Le paracétamol et l’ibuprofène soulagent tous deux la douleur et font baisser la fièvre, mais ils agissent différemment. Bien choisir évite les effets indésirables et rend le traitement plus efficace.
La différence en une phrase
Le paracétamol est antalgique et antipyrétique : il calme la douleur et fait baisser la fièvre. L’ibuprofène fait la même chose et, en plus, il est anti-inflammatoire : il réduit le gonflement et la rougeur des tissus.
Cette différence détermine presque toujours lequel choisir.
Quand choisir le paracétamol
C’est le premier choix quand il n’y a pas d’inflammation en jeu :
- Mal de tête et migraine légère
- Fièvre sans autre symptôme
- Mal de gorge
- Malaise général lié à un rhume ou une grippe
- Douleur articulaire d’arthrose sans poussée inflammatoire
C’est aussi l’antalgique à privilégier si vous avez des problèmes d’estomac, si vous prenez des anticoagulants, en cas d’hypertension, d’asthme ou de maladie rénale, et pendant la grossesse et l’allaitement.

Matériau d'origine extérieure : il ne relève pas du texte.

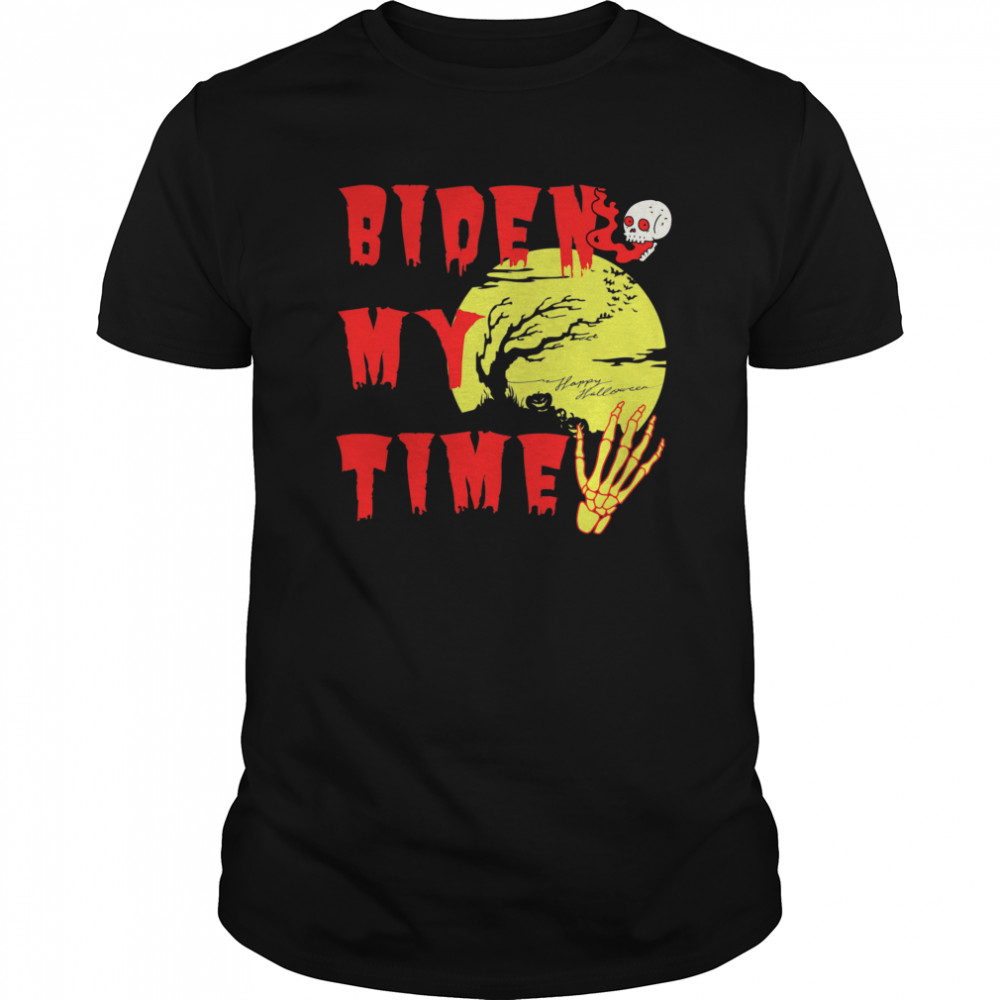 Halloween Biden Skull My Time shirt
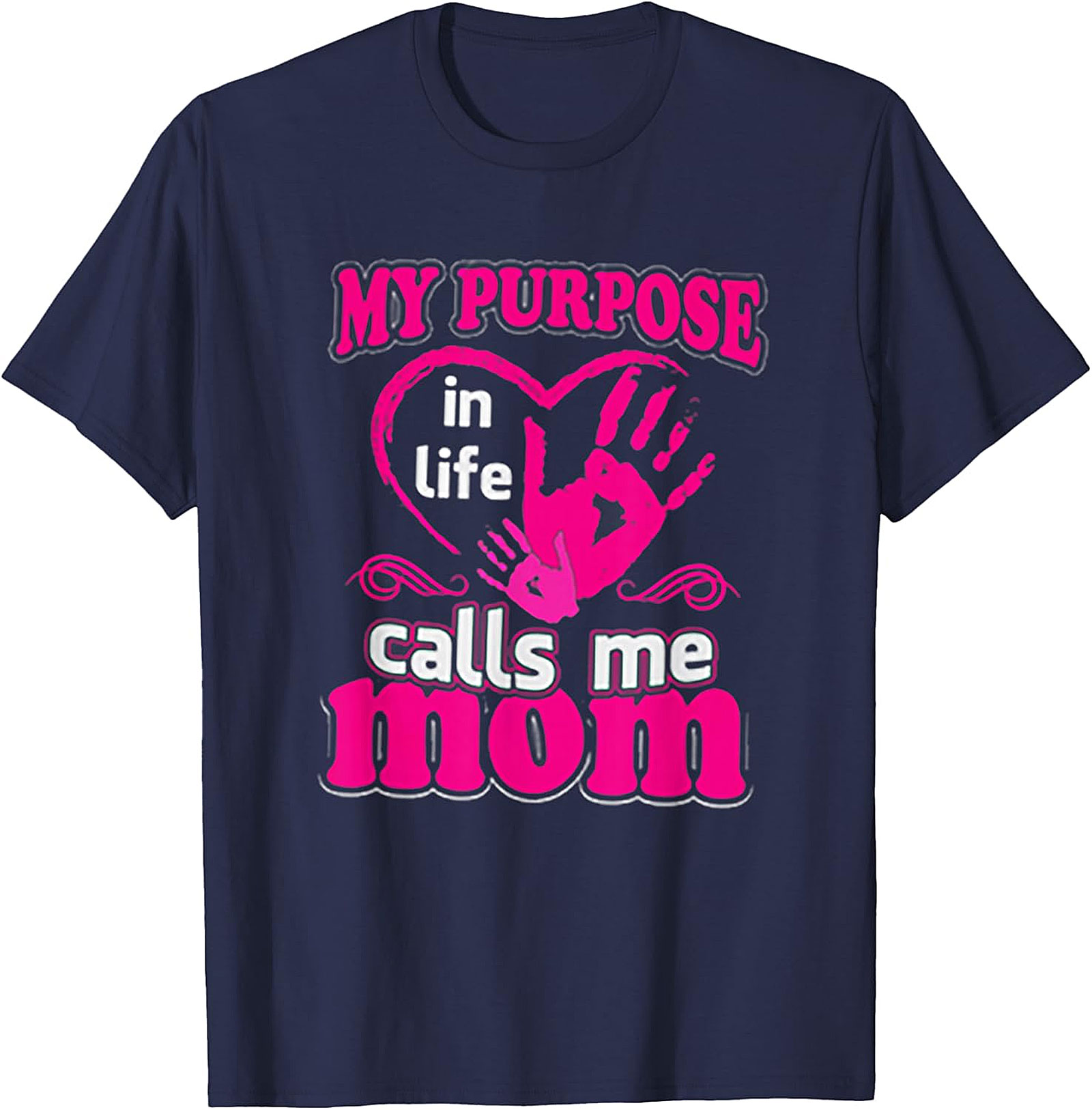 My Purpose Calls Me Mom T-shirt Heart Graphic Tee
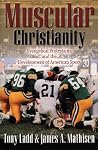 Muscular Christianity: Evangelical Protestants and the Development of American Sport Muscular Christianity: Evangelical Protestants and the Development of American Sport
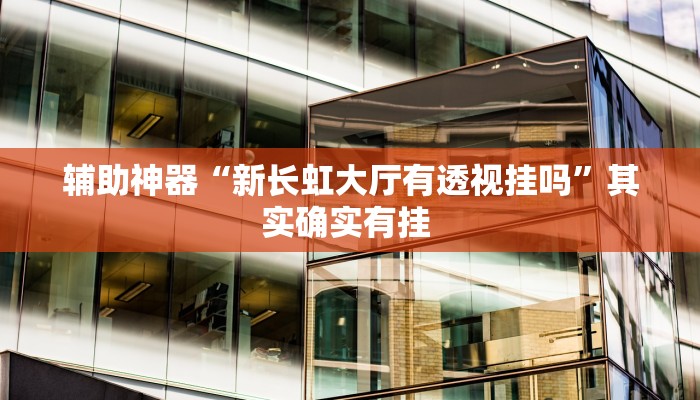 辅助神器“新长虹大厅有透视挂吗”其实确实有挂 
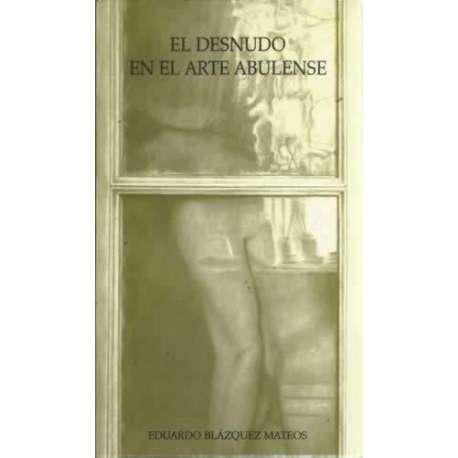 El desnudo en el arte abulense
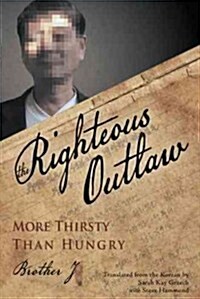 The Righteous Outlaw: More Thirsty Than Hungry (Hardcover)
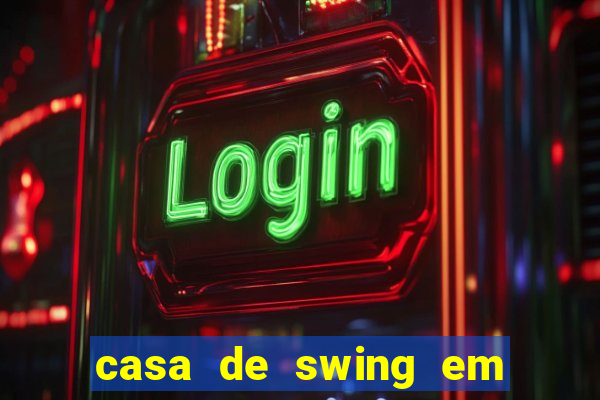 casa de swing em foz do igua莽u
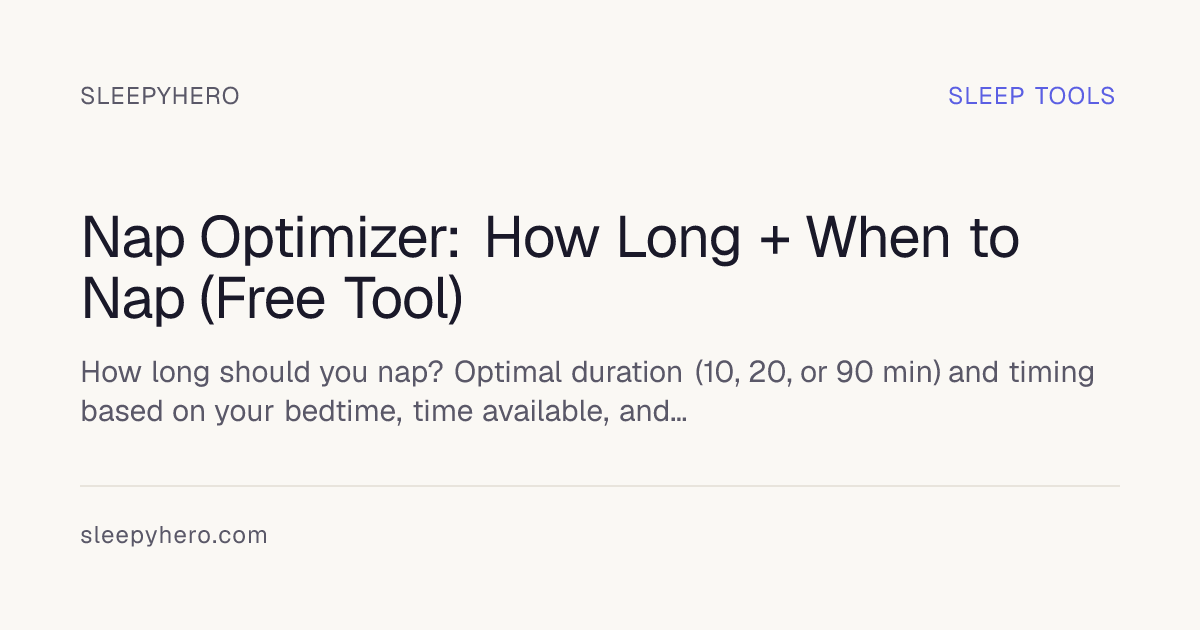 Nap Optimizer: How Long + When to Nap (Free Tool) · SleepyHero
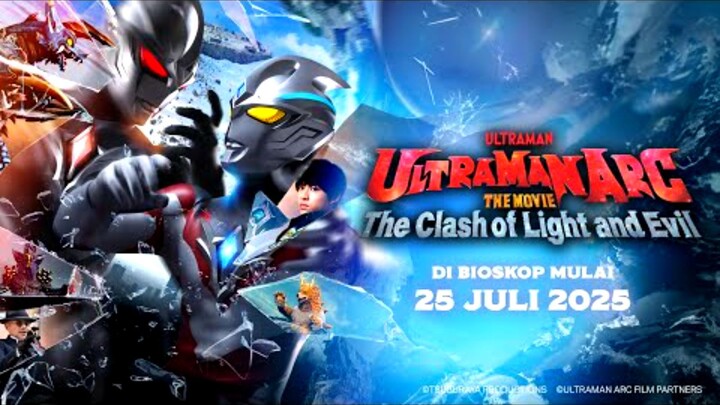 Ultraman Arc the Movie: The Clash of Light and Evil (2025)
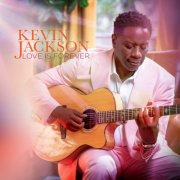 Kevin Jackson - Love Is Forever (2024) [Hi-Res]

Quand choisir l’ibuprofène
Quand le problème implique une inflammation :
- Entorses, contusions et chocs
- Douleurs musculaires et tendinites
- Rage de dents et abcès dentaires
- Douleurs menstruelles
- Mal d’oreille
- Lombalgie et sciatique
Doses habituelles chez l’adulte
Pour un adulte en bonne santé, sans ordonnance et sur quelques jours seulement :
| Médicament | Dose par prise | Intervalle | Maximum par jour |
|---|---|---|---|
| Paracétamol | 500–650 mg | toutes les 6–8 h | 3 g |
| Ibuprofène | 400 mg | toutes les 8 h | 1 200 mg |
Deux précisions importantes :
Le paracétamol à 1 gramme est soumis à ordonnance en Espagne depuis 2018 et ne doit pas être pris de sa propre initiative. Le plafond de 3 g par jour est la limite recommandée en automédication ; le dépasser durablement abîme le foie.
L’ibuprofène se prend pendant ou juste après le repas, avec un grand verre d’eau. La dose de 600 mg est également soumise à ordonnance : pour une douleur légère à modérée, 400 mg suffisent généralement et présentent moins de risque gastrique.
Précautions avec l’ibuprofène
L’ibuprofène appartient à la famille des anti-inflammatoires non stéroïdiens (AINS) et en partage les risques. Demandez conseil avant de le prendre si :
- Vous avez ou avez eu un ulcère, une gastrite ou un reflux
- Vous prenez des anticoagulants, des corticoïdes ou des antidépresseurs ISRS
- Vous souffrez d’hypertension, d’insuffisance cardiaque ou de problèmes rénaux
- Vous êtes asthmatique : il peut déclencher un bronchospasme chez certaines personnes
- Vous êtes enceinte — il est déconseillé pendant toute la grossesse et contre-indiqué à partir de la 20ᵉ semaine
L’erreur la plus fréquente : doubler la dose sans le savoir
De nombreux remèdes contre le rhume vendus sans ordonnance contiennent déjà du paracétamol. Si vous prenez un sachet pour le rhume puis un comprimé contre le mal de tête, vous pouvez dépasser la dose maximale sans vous en rendre compte. Vérifiez toujours la composition avant de combiner deux produits.
Alterner paracétamol et ibuprofène toutes les 4 heures est parfois recommandé en cas de forte fièvre qui ne cède pas, mais cela doit être indiqué par un professionnel de santé et ne pas se prolonger.
Quand arrêter l’automédication
Consultez un médecin si :
- La fièvre dépasse 39 °C ou dure plus de trois jours
- La douleur ne s’améliore pas après 3 à 5 jours de traitement
- Une douleur d’estomac intense, des selles noires ou des vomissements de sang apparaissent
- Il y a une raideur de la nuque, de la confusion ou une difficulté à respirer
- Il s’agit d’un bébé de moins de 3 mois avec de la fièvre
Ces informations sont générales et indicatives. Elles ne remplacent pas la consultation de votre médecin ou de votre pharmacien. Sources : AEMPS — Agence espagnole des médicaments et produits de santé, fiches techniques du CIMA.